Among the named defendants in the complaint-in-intervention was the United States of America, joined pursuant to 43 U.S.C. § 666 (1970). The United States claimed reversed water rights for minimum instream flows and for recreational purposes within the Gila National Forest. The matter was referred by the trial court to a special master to determine the rights of the parties. The master entered findings of fact and conclusions of law which supported the United States' claim to 6.0 cubic feet per second of water in the Gila National Forest for minimum instream flows and recreational purposes. The State of New Mexico, pursuant to N.M.R.Civ.P. 53(e)(2) 1, objected to the master's report. The district court reversed, holding that the United States had not reserved water rights in the Gila National Forest for its claimed purposes. We affirm the decision of the district court.

The 'reservation' doctrine, as it applies to federal enclaves, was initially recognized in Winters, v. United States, 207 U.S. 564, 28 S.Ct. 207, 52 L.Ed. 340 (1908). The issue decided therein was whether the United States, at the time of the creation of the Fort Belknap Indian Reservation in Montana, had impliedly reserved a water right for future use of the Indians upon those lands. The United States Supreme Court upheld the power of the federal government to reserve the waters and exempt them from appropriation under state laws.

The exact meaning of the principle articulated in the Winters case has been subject to inconclusive debate through the years. It was further clarified, however, in Arizona v. California, 373 U.S. 546, 83 S.Ct. 1468, 10 L.Ed.2d 542 (1963), a case that also involved waters flowing through the Gila National Forest. The United States Supreme Court reaffirmed the viability of the Winters doctrine, and for the first time extended the reservation doctrine to other non-Indian federal enclaves. Although it refused to discuss the non-Indian related claims, the Court said:

The Master ruled that the principle underlying the reservation of water rights for Indian Reservations was equally applicable to other federal establishments such as National Recreation Areas and National Forests. We agree with the conclusions of the Master that the United States intended to reserve water sufficient for the future requirements of the Lake Mead National Recreation Area, the Havasu Lake National Wildlife Refuge, the Imperial National Wildlife Refuge and the Gila National Forest.

373 U.S. at 601, 83 S.Ct. at 1498.

More recently the Supreme Court has given additional guidance on the application of the principle of reserved water rights. In Cappaert v. United States, 426 U.S. 128, 96 S.Ct. 2062, 48 L.Ed.2d 523 (1976), the Court stated:

(W)hen the Federal Government reserves land, by implication it reserves the water rights sufficient to accomplish the purposes of the reservation.

In determining whether there is a federally reserved water right implicit in a federal reservation of public land, the issue is whether the Government intended to reserve unappropriated and thus available water. Intent is inferred if the previously unappropriated waters are necessary to accomplish the purposes for which the reservation was created . . . (Citations omitted.)

426 U.S. at 139, 96 S.Ct. at 2070.

The implied-reservation-of-water doctrine, however, reserves only that amount of water necessary to fulfill the purpose of the reservation, no more. . . . (Citation omitted.)

Id. at 141, 96 S.Ct. at 2071.

The Cappaert decision restricts the application of the reservation doctrine to the limited purposes for which the reservation was created.

The final decree entered in Arizona v. California 2 concludes that the United States had reserved water rights in 'quantities reasonably necessary to fulfill the purposes of the Gila National Forest.' Applying the Cappaert Rule, we must now determine for what purpose the Gila National Forest was originally established and whether those purposes necessarily require an implied reservation of water.

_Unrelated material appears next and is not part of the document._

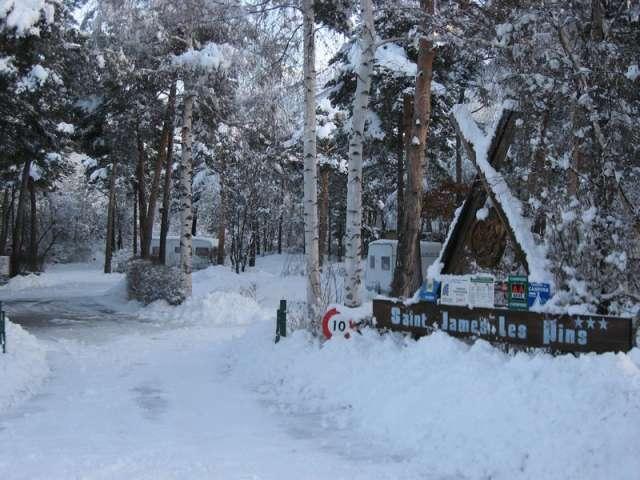 risoul-camping-saintjames-accueil1-hiver-911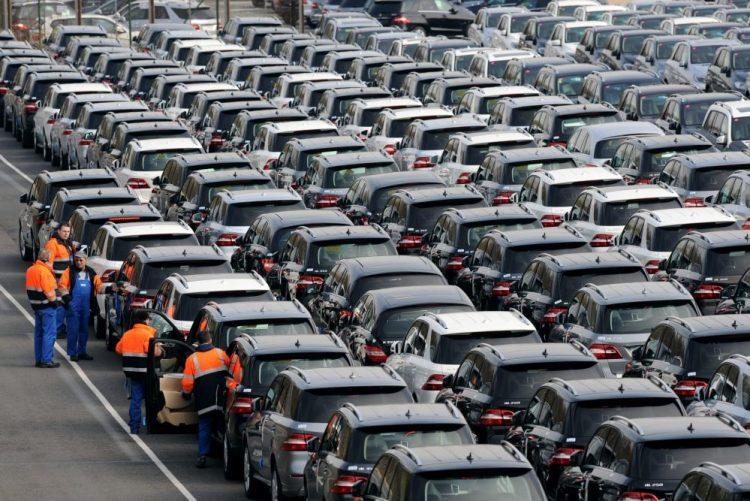 Empresas do setor automóvel aumentam 1,7% em 2015 e representam 4% do total - BdP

The Gila National Forest was established by separate presidential proclamations dated March 2, 1899, July 2, 1905, February 6, 1907, June 18, 1908 and May 9, 1910. In subsequent years portions of other national forests were transferred to the Gila National Forest so that it now comprises about 2,787,093 acres of land in southwestern New Mexico. Approximately 92,622 acres of privately owned land is encompassed by the forest. The legislative act under which the establishment of national forests was authorized is the Creative Act of March 3, 1891. 16 U.S.C. § 471 (1970). It reads as follows:

The President of the United States may, from time to time, set apart and reserve, in any State or Territory having public land bearing forests, in any part of the public lands wholly or in part covered with timber or undergrowth, whether of commercial value or not, as national forests, and the President shall, by public proclamation, declare the establishment of such forests and the limits thereof.

The statute did not set forth the purposes for which the forests were withdrawn nor did it set up the means of administration of the forests. Further congressional action to remedy this situation resulted in the passage of the Organic Act of 1897. 16 U.S.C. § 475 (1970); see Bassman, 'The 1897 Organic Act: A Historical Perspective,' 7 Nat.Res.Law. 503 (1974). The pertinent provision of that Act reads as follows:

§ 475. Purposes For Which National Forests May Be Established And Administered.

. . . No national forest shall be established, except to improve and protect the forest within the boundaries, or for the purpose of securing favorable conditions of water flows, and to furnish a continuous supply of timber for the use and necessities of citizens of the United States; but it is not the purpose or intent of these rpovisions, or of said section, to authorize the inclusion therein of lands more valuable for the mineral therein, or for agricultural purposes, than for forest purposes.

The Act limits the purposes for which national forests are authorized to: 1) improving and protecting the forest, 2) securing favorable conditions of water flows, and 3) furnishing a continuous supply of timber.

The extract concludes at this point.